PH: I really dont know! I imagine some things will continue to be digitized into extinction. I think theres a big future in 3D printing or some kind of personal fabrication, well probably be printing our silverware instead of traveling to the store. I hope we’ll still be allowed to use natural materials like wood and stone but there are already restrictions on using some wood species. I really hope that the bigger companies start to follow Apples lead. At the moment they only seem to focus on design when they feel they’ve grown stagnant and need to inject a little life into their brand. You see it in the headlines, ‘Marc Newson designs Nikons next camera.’. The problem is they go right back to their boring selves after that one burst of energy. They need to start realizing that if you’re making products design should be in their blood all the time. Its happening, just with a little less vigor than I’d like to see.

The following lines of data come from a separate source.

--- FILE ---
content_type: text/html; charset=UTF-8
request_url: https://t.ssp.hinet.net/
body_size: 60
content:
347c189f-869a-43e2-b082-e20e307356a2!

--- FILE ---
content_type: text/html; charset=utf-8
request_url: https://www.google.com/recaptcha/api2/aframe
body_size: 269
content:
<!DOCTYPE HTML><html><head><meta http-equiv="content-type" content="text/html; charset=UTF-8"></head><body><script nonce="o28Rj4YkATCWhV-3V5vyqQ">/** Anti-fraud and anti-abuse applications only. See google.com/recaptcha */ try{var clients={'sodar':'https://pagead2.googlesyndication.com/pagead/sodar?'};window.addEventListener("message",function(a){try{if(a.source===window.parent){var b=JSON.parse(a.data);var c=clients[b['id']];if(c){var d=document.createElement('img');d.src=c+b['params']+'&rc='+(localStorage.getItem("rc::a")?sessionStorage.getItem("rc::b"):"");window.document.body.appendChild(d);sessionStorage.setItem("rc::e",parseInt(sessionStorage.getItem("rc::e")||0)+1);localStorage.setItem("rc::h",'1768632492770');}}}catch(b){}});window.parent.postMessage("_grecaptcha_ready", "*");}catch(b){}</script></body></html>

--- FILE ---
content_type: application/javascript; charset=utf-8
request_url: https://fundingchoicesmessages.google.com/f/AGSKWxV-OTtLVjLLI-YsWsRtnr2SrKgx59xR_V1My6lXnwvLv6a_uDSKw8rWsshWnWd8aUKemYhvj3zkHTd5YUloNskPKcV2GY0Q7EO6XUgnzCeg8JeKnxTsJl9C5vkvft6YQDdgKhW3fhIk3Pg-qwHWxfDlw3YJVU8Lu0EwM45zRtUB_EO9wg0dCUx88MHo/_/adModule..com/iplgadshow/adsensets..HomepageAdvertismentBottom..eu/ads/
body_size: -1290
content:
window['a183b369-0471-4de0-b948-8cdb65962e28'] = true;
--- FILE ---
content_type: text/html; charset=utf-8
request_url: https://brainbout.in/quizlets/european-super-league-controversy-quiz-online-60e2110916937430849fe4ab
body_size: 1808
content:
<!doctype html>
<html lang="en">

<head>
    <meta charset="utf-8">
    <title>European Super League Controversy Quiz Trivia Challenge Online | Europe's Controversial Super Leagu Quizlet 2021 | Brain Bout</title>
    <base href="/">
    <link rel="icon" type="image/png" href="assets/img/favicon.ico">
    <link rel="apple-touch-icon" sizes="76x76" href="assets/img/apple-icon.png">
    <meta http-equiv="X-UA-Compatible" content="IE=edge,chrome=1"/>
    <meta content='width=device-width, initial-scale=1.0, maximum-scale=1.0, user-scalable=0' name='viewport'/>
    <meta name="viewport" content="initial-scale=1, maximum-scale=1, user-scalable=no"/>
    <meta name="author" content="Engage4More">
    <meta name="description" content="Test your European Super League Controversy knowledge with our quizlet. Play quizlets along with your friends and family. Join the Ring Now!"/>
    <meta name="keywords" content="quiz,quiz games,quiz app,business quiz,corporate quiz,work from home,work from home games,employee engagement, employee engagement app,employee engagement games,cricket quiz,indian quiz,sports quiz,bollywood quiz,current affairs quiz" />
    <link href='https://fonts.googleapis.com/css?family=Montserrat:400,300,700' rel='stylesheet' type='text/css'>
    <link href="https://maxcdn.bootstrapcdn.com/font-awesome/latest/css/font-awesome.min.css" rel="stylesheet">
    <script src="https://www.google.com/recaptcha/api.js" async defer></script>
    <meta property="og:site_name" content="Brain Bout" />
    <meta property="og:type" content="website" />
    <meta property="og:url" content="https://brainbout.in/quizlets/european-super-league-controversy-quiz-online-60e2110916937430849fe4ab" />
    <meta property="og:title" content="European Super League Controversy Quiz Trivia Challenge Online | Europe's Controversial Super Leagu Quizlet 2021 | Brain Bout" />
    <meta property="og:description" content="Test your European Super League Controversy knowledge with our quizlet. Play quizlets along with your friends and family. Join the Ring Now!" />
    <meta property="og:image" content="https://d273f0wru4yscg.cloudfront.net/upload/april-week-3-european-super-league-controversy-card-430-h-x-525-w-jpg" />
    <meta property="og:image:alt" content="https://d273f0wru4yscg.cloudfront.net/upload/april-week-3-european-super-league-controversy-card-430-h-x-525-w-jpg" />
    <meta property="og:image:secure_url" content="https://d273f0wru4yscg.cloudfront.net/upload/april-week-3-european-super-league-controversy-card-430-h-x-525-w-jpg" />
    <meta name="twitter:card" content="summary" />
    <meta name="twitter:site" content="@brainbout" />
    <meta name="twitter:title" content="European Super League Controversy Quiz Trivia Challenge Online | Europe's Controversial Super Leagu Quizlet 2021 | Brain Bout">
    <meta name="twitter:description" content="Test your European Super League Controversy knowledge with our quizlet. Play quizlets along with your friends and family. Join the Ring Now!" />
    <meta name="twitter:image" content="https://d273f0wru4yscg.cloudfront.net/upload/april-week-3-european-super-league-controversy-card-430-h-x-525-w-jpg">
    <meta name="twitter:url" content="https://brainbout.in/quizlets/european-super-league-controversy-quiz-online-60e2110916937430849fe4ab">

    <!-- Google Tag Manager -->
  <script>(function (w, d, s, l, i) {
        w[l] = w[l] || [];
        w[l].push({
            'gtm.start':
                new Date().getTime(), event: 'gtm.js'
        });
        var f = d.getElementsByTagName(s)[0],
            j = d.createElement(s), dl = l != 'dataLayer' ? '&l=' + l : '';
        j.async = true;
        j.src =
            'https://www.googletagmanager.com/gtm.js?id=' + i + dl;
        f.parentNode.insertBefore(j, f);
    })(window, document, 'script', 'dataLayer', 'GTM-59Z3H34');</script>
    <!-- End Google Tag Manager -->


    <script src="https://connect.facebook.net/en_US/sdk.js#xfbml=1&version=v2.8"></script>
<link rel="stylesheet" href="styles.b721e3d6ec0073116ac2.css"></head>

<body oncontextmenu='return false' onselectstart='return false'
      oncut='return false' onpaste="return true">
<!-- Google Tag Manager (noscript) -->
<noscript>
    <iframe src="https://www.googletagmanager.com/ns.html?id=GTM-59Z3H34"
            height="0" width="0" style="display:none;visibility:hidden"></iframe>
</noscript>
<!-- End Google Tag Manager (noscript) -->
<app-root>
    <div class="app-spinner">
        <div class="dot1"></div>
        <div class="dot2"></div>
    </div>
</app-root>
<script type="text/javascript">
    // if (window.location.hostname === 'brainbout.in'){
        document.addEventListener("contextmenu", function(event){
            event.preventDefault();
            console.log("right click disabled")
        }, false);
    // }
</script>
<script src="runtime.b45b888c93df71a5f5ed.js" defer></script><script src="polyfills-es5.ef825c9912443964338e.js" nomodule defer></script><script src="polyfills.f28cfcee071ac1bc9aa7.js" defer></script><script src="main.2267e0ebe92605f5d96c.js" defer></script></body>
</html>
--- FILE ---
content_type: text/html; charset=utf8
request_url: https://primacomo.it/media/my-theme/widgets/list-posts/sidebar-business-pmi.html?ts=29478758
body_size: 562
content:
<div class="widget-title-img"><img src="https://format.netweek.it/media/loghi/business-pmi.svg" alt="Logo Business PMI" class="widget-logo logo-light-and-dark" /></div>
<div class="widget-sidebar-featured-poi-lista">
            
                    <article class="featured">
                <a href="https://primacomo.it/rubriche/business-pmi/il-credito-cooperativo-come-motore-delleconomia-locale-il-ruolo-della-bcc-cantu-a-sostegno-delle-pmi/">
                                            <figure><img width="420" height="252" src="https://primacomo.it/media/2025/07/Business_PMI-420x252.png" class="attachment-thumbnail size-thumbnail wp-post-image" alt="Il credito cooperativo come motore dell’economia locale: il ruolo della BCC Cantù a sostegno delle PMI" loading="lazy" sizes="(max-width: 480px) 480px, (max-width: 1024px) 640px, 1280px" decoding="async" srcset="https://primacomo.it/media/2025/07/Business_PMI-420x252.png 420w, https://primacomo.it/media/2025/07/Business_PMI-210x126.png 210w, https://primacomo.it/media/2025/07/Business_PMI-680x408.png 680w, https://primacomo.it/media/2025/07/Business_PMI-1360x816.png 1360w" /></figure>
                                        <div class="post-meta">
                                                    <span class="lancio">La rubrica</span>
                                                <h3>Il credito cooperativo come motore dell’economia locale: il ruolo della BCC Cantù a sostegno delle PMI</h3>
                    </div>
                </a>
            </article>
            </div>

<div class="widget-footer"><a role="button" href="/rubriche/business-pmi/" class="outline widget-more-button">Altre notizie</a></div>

JB: How would you describe your own home?
PH: Its a testing ground. Sometimes you can best figure out what needs to be designed when you need something yourself and can’t find anything thats great. I can’t live in a world of all my own stuff so I have a good mix of my own prototypes, my friends art and a lot of vintage Scandinavian stuff.
JB: Functionality or aesthetics?
PH: Any great design is successful in both of those things. Who wants something that looks great but doesn’t work? Pretty much nobody.
JB: Have your practices changed to keep up with new technologies?
PH: I use a good mix of newer digital fabrication like 3D printing and CNC milling and old tried and tested techniques. Some things like woodworking haven’t changed all that much in 50 years besides more rapid automation. The way we make furniture though is probably exactly the way they did it half a century ago. There are so many different processes people are figuring out all the time. I actually like to go on You Tube and watch industrial videos…
JB: What is your favorite planet?
PH: Mars is pretty cool right now. They just dont have any trees. I’d love to make a solid wood cabinet from earth with a martian stone top.